**やること**
律法と福音について書かれた文章を、最後の文の次から続けて書いてください。

**文書**
┏━━

律法とは十戒の事です。モーセ五書の内の一つである旧約聖書の「出エジプト記」の20章に人間が基本的に守るべき大原則として神が与えられたものです。その中には「唯一の神を拝せよ」「偶像を崇拝するな」、「安息日を尊べ」「姦淫をするな」などの十のアウトライン化された項目があります。罪の中にある我々は神の助け無しに神の律法を全うすることは出来ないのです。 しかし、神の戒めを守ることが自分の力で出来ないと言うことが、神の戒めを無視してよい理由にはならないのです。なぜならキリストはそういう罪の前に無力になっている人間の罪をあがなってご自身の身代りの死によって律法を全うされたからです。従って自分が出来ないからと言う理由で律法を軽んじるならば、それはキリストの十字架の犠牲の重さを自ら過小評価する事になってしまいますが、それは愚 かです。もし、自分はキリストを信じる、十字架の身代りの死を受け入れると言っていながら「律法は福音から比べたらもはや大きな問題ではない、極端な話し、フリーセックスをしても、嫌な奴を抹殺しても、靖国神社で手をあわせても、隣人を妬んだり羨んだりしても、気にするな、神は愛のお方だからあなたを滅ぼしたりなさらないであろう」、と思っている者があるならば、その人は律法主義のパリサイ人の主張に対する人間的反動を行なっているに過ぎず、パリサイ人同様に呪われるかもしれないのです。そもそも「律法」と「福音」を比べて優劣を論じることがリンゴとジャガイモを比較して優劣を論じるのと同じくらい愚かなことであると気がつかなければなりません。そういうではなくて、律法が石の板に刻まれたように、あなたの心に刻まれて、自然に神のみこころを行えるようになるのが十字架のあがないによる救いの趣旨なのです。 パウロが、「文字によらず霊による心の割礼こそ割礼である」(ROMAN 2:29)と 言う言葉の深い意味がここで味わえるとおもいます。

┗━━

**表示データ**
┏━━

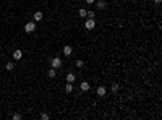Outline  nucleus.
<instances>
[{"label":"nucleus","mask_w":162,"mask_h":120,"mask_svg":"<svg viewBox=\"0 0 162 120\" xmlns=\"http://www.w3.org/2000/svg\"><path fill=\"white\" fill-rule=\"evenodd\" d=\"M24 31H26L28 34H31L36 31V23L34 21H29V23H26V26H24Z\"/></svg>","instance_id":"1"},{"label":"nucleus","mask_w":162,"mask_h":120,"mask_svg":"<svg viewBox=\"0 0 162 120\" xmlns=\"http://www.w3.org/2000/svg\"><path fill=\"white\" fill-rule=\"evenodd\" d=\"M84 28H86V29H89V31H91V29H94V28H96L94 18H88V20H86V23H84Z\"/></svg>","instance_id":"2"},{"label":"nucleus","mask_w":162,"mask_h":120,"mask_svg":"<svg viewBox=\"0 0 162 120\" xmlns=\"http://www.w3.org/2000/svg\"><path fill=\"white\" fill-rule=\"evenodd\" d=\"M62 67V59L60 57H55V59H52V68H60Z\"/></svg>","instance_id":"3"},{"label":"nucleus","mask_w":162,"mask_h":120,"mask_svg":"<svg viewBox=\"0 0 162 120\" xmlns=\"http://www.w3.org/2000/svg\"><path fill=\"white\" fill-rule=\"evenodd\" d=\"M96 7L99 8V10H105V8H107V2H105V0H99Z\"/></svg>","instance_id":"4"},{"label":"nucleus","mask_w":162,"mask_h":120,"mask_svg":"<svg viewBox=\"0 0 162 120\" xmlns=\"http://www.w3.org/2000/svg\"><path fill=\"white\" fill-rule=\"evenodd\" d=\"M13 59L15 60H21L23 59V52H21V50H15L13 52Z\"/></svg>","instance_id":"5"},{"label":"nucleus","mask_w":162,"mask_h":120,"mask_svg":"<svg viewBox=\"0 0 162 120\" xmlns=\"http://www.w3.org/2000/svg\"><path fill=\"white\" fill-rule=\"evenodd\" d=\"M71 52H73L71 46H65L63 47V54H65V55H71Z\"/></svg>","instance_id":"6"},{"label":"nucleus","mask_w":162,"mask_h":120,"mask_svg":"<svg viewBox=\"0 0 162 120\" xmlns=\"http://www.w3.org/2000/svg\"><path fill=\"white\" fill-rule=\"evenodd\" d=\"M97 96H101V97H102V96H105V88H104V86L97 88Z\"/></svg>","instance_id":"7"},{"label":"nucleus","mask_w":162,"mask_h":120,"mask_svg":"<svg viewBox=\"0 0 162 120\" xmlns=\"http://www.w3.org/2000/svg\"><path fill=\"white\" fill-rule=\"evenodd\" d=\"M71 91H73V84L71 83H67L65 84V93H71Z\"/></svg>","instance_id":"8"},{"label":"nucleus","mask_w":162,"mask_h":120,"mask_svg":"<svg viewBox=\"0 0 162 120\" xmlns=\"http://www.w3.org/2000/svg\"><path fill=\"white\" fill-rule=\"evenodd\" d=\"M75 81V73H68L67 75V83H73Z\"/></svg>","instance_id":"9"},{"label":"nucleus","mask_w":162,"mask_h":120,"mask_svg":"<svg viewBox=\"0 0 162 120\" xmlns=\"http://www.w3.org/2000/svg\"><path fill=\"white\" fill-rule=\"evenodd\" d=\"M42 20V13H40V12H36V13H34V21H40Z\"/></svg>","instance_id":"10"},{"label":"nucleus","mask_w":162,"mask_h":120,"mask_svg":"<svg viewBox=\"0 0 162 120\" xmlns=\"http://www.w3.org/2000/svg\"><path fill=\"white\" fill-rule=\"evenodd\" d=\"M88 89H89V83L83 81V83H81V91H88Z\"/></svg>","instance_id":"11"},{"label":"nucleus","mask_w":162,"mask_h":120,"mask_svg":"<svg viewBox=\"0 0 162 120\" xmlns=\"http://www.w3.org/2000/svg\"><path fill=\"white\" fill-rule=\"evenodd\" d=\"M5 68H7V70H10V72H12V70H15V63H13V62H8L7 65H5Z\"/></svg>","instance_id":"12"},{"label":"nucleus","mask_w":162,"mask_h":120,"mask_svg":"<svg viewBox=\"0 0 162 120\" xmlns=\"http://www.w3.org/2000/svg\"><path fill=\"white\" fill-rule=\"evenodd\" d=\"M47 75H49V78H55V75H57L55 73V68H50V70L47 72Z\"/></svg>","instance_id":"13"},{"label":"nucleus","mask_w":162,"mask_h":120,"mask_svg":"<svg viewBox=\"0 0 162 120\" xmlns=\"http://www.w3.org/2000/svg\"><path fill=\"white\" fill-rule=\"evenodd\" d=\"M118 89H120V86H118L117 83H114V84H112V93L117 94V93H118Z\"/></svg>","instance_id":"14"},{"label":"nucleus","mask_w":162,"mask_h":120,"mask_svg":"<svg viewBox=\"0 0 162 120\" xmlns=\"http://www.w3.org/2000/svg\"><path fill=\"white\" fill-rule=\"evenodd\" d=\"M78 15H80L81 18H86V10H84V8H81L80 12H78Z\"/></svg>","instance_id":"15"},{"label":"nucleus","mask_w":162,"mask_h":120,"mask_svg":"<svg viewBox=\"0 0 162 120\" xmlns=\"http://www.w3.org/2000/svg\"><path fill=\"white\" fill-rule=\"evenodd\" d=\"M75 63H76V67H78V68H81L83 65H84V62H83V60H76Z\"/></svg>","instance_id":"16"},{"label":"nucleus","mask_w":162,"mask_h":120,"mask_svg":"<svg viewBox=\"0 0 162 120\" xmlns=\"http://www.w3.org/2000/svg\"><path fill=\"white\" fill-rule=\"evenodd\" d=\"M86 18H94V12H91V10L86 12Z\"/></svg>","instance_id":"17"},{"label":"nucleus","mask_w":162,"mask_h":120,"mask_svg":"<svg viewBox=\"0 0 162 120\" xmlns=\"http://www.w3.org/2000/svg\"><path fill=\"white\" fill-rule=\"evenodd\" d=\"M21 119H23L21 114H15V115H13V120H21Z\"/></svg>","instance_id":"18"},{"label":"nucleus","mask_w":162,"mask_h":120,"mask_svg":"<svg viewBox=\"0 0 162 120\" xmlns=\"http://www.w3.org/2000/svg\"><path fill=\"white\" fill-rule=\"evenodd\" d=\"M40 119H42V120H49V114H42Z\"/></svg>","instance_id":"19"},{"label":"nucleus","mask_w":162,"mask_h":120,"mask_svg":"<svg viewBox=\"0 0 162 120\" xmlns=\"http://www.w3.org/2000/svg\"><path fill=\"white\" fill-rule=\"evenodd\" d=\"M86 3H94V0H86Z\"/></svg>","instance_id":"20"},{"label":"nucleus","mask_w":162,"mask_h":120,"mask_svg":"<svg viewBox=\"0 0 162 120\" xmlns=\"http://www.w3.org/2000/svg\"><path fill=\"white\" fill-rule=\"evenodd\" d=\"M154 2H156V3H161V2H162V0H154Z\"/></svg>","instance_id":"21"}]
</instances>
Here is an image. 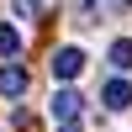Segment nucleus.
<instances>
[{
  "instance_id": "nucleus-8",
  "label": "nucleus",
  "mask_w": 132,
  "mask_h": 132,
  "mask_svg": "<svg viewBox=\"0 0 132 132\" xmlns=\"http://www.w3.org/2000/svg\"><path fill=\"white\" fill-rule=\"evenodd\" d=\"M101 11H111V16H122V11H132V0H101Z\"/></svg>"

┗━━

**問題の答え**
【引用聖句】
『いったいキリストが私を遣わされたのはバプテスマ(洗礼)を授けるためではなく、福音を宣べ伝えるためであり、しかも知恵の言葉(=難解なロジック)を用いずに宣べ伝えるためであった。それはキリストの十字架が無力なものになってしまわないためである』 1Cor 1:17
教会に行くとしばしば、「パウロ先生派」とか「アポロ先生派」というような暗黙の派閥に出会うことがあります。それはだいたい自分が「パウロ先生」や「アポロ先生」に聖書研究を受けてバプテスマを受けたというような非常に人間的な理由に基づくものであります。しかも、それに追い打ちをかけるかのように、実際ある教会では、牧師の行なった受洗者の数に従って、昇進、昇給、解雇を判断している所すらあります。また引退した牧師や教師が「名誉牧師」とかいうような称号が付与されることがありますが、これとてその人の信仰が評価されてというよりも、お説教が面白かったとか、人気があったとかという極めて人間的な価値判断によってなされる事があります。そういう称号がかえって人間的に聖書のみ言葉の真意を正しく歪み淀みなく伝達する際の障害になっている事が見られる場合すら経験されます。昔あるプロテスタント教会(SDA)の牧師が私に「牧師は人気商売ですよ」と自嘲的に言っていたのが同情を以って思い出されました。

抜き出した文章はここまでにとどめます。